─── Extracted information

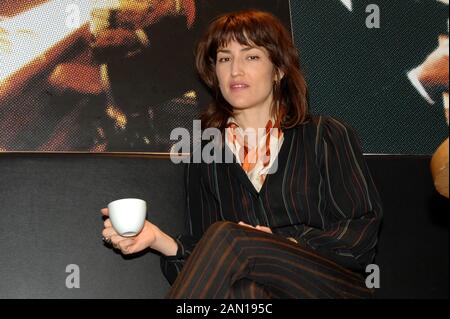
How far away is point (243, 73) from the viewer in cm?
203

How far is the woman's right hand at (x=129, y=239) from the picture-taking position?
1.78 metres

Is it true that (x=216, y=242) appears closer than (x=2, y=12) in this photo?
Yes

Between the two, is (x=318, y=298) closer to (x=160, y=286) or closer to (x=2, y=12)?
(x=160, y=286)

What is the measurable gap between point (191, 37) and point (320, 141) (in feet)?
1.73

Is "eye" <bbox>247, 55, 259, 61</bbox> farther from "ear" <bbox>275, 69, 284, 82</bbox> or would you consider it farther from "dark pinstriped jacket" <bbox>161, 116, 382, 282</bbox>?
"dark pinstriped jacket" <bbox>161, 116, 382, 282</bbox>

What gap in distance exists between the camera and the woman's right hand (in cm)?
178

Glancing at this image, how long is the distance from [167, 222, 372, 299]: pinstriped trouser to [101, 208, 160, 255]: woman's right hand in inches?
11.0

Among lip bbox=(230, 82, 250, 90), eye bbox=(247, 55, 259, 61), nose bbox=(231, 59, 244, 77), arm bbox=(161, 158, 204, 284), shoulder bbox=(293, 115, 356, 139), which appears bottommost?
arm bbox=(161, 158, 204, 284)

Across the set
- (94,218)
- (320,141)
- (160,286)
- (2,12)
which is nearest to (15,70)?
(2,12)

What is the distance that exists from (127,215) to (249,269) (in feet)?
1.09

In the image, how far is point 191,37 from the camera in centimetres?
220

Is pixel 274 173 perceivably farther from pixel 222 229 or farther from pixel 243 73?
pixel 222 229

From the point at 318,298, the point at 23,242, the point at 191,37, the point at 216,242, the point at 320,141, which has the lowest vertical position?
the point at 318,298

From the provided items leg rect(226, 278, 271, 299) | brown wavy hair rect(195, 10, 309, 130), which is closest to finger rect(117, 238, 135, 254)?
leg rect(226, 278, 271, 299)
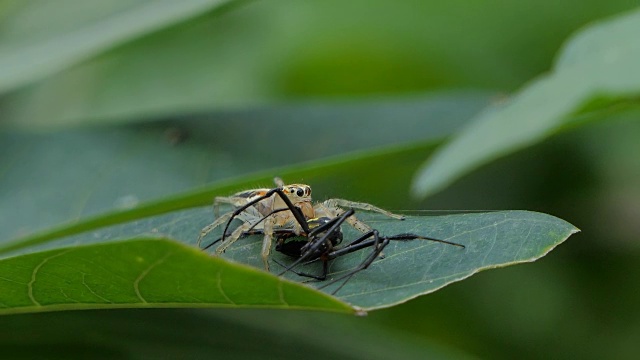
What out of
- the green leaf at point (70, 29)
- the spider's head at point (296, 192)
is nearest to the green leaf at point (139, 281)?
the spider's head at point (296, 192)

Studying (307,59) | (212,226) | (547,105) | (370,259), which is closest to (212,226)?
(212,226)

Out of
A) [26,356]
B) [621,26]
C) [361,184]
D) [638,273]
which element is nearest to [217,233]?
[26,356]

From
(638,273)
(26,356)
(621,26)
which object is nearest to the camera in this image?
(621,26)

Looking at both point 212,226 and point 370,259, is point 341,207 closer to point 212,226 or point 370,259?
point 212,226

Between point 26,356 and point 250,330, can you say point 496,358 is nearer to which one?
point 250,330

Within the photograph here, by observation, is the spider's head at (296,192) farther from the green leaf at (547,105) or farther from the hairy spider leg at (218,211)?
the green leaf at (547,105)
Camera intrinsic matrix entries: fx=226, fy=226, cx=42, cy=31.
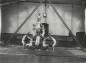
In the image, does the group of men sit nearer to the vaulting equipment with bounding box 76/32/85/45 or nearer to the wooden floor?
the wooden floor

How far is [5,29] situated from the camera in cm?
1958

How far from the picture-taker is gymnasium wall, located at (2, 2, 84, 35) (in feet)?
64.4

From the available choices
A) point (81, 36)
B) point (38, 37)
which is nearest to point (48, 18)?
point (81, 36)

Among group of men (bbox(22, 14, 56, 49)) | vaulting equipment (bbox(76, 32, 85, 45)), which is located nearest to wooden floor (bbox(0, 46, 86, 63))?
group of men (bbox(22, 14, 56, 49))

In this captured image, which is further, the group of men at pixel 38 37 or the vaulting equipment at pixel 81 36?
the vaulting equipment at pixel 81 36

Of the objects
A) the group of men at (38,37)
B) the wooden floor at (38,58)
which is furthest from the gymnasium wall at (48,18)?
the wooden floor at (38,58)

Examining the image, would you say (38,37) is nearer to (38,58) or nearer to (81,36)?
(38,58)

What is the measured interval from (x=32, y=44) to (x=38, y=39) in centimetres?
71

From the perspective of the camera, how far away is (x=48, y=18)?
1983cm

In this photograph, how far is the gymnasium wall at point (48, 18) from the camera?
64.4ft

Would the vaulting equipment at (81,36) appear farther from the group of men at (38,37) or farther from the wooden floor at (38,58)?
the wooden floor at (38,58)

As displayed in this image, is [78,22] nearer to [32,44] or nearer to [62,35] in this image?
[62,35]

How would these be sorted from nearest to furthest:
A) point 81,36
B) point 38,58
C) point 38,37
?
point 38,58 → point 38,37 → point 81,36

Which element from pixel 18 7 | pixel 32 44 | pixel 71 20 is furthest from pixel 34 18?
pixel 32 44
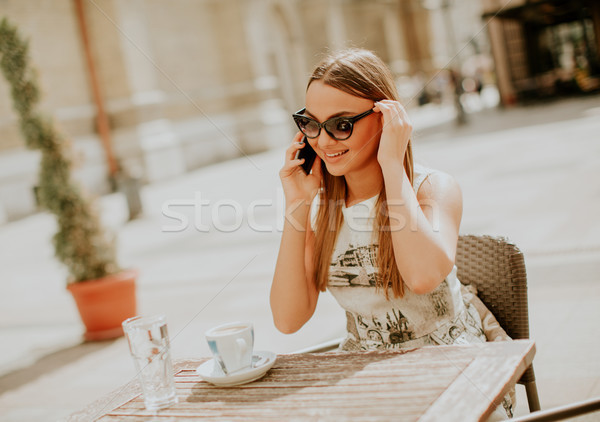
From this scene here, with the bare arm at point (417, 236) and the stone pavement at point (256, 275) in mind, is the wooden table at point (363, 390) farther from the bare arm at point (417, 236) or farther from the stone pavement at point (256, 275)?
the stone pavement at point (256, 275)

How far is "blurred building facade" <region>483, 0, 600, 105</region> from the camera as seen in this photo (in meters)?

──────

What to produce → Render as a JSON list of strings, one per line, the lines of the records above running from the line containing "In this captured" through the end of the records, with blank lines and pictures omitted.

Result below →
[
  "In this captured image, which is further, the group of men at pixel 38 37 or the vaulting equipment at pixel 81 36?",
  "the vaulting equipment at pixel 81 36",
  "Of the objects",
  "A) the group of men at (38,37)",
  "B) the wooden floor at (38,58)",
  "which is furthest from the gymnasium wall at (48,18)?",
  "the wooden floor at (38,58)",
  "Examining the image, would you say (38,37) is nearer to (38,58) or nearer to (81,36)?",
  "(38,58)",
  "What is the measured interval from (x=32, y=44) to (x=38, y=39) in centimetres?",
  "71",
  "From the perspective of the camera, how far away is (x=48, y=18)?",
  "1983cm",
  "In this photograph, how far is the gymnasium wall at point (48, 18) from the camera?",
  "64.4ft",
  "Would the vaulting equipment at (81,36) appear farther from the group of men at (38,37) or farther from the wooden floor at (38,58)?",
  "the wooden floor at (38,58)",
  "As displayed in this image, is [78,22] nearer to [32,44] or nearer to [62,35] in this image?",
  "[62,35]",
  "How would these be sorted from nearest to furthest:",
  "A) point 81,36",
  "B) point 38,58",
  "C) point 38,37",
  "?",
  "point 38,58 → point 38,37 → point 81,36",
  "Which element from pixel 18 7 | pixel 32 44 | pixel 71 20 is furthest from pixel 34 18?",
  "pixel 32 44",
  "From this scene here, with the bare arm at point (417, 236) and the stone pavement at point (256, 275) in mind, is the wooden table at point (363, 390) farther from the bare arm at point (417, 236) or farther from the stone pavement at point (256, 275)?",
  "the stone pavement at point (256, 275)",
  "How far is \"blurred building facade\" <region>483, 0, 600, 105</region> from the camera as seen in this photo (in meters)?"
]